Evangelicia

Alicia's Bible Blog

 

 

Exodus 3:7 "Then the Lord said, 'I have seen the affliction of my people who are in Egypt, and have heard their cry because of their taskmasters; I know their sufferings'".

 

The Jews were enslaved in Egypt for 400 years, so when God says He has seen their affliction, He's talking about 400 years of it! We cannot know why God let them suffer for so long because we cannot see God's plans and purposes, but we do know that eventually God acted in a most miraculous way to free His people, bring justice to the Egyptians, and ultimately lead the Jews to the Promised Land.
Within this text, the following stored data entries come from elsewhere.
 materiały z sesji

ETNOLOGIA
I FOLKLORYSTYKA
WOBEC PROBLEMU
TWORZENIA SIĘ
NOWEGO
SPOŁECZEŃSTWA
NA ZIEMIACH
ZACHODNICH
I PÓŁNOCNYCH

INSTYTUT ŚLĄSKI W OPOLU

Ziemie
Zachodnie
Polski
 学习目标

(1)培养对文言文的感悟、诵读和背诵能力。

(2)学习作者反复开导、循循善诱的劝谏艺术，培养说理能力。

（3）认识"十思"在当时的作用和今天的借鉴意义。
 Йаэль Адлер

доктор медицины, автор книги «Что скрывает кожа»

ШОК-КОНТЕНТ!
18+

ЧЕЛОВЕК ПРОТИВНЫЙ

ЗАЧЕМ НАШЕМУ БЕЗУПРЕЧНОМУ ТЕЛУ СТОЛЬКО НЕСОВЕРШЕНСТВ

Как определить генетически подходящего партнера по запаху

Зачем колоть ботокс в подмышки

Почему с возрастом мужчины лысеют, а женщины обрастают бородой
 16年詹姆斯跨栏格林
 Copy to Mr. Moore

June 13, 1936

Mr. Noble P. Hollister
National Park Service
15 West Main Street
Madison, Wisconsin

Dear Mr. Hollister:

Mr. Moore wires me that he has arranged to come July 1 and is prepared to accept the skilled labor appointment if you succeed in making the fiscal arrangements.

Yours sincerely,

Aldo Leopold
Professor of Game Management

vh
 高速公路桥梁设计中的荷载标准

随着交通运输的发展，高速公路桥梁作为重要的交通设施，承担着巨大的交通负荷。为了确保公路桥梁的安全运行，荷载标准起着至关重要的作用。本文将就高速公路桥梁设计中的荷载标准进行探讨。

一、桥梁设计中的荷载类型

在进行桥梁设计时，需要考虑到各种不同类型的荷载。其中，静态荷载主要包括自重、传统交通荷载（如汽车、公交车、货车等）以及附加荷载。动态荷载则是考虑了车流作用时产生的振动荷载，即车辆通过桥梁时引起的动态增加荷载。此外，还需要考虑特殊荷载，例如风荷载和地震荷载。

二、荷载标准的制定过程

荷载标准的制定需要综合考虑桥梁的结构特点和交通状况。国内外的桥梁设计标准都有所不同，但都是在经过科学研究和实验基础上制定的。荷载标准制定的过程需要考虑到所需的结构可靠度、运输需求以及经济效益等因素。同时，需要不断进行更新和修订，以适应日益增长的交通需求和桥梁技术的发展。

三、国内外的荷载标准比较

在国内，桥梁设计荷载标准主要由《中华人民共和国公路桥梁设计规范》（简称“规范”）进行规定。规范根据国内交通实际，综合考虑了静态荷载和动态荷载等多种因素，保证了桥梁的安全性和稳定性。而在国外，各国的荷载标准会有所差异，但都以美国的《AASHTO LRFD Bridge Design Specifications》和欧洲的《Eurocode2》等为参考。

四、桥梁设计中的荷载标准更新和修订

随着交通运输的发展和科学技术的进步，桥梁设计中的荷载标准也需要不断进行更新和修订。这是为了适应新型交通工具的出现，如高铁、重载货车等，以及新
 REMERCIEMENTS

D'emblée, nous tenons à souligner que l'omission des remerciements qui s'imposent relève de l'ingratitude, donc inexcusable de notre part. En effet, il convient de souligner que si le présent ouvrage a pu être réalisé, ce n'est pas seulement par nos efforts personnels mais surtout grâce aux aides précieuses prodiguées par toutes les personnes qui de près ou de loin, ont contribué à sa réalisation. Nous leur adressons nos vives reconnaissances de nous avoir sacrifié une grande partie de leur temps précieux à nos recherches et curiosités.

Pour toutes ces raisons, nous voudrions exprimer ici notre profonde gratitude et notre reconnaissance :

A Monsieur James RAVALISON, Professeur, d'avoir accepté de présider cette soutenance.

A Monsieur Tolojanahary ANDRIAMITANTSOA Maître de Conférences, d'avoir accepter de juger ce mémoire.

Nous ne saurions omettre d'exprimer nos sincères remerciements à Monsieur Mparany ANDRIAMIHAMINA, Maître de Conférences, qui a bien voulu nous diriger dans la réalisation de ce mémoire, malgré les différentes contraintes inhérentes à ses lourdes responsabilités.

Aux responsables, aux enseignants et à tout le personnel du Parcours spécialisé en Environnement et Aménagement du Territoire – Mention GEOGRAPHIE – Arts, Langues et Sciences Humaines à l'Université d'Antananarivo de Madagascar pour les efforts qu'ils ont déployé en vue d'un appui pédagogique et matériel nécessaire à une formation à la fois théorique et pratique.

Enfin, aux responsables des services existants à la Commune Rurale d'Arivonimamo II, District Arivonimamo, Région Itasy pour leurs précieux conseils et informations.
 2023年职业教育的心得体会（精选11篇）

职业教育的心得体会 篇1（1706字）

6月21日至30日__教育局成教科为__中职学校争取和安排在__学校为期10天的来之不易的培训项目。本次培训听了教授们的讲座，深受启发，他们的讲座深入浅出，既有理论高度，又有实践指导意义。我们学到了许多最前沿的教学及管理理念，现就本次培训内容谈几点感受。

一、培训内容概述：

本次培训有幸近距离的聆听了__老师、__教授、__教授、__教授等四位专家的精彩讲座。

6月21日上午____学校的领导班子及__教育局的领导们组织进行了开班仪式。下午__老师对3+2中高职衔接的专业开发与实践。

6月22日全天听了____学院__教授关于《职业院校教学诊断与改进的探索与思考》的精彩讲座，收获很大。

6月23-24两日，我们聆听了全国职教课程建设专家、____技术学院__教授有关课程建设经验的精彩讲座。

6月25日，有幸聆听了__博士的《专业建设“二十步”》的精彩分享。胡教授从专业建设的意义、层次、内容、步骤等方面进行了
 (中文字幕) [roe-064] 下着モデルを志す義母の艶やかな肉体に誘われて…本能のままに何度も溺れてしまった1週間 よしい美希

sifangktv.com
We learn from these Biblical stories to trust God's goodness and mercy, and wait for His justice.

 

Even though we don't always understand God's timing, we know that it is always perfect, that He knows just when to rise up and save us. Plus, we learn during our suffering, and sometimes it takes us a very long time to learn what we are meant to learn! While we are learning, though, God is always working in the background, preparing people and events so that His plan will come to fruition.

 

Looking back on God's plan in the story of Exodus (which is only possible for us because we can look back, it was not possible for the Jews while they were in the story!), we can see that in Egypt, for His plan to unfold, things had to get so bad that one mother would be desperate enough to attempt to save her son's life by sending him in a basket down the river. That baby had to grow up knowing the ways of Egypt and having a relationship with Pharaoh in order for there to be someone who could speak God's truth to Pharaoh's power.

 

God knew the exact right time to send Moses into the world, but while the time for Moses was being prepared, God continued to see His people's affliction and their enslavement, wrongs that would eventually incur His justice. God often withholds His justice, and even mitigates it if there is repentance, but if there is no repentance, then, as I've written before, it earns interest. We can see that in the plagues of Egypt.

 

We do not have a day-to-day account of the Jews' experience as slaves in Egypt, we drop in on the story in Exodus, but God has such a day-to-day, even minute-to-minute, account. We may not fully understand why it took 400 years for God to free His people and bring justice on Egypt, but we can certainly see His goodness, mercy, and justice in the part of the story we have been given, and that is enough to learn to trust Him.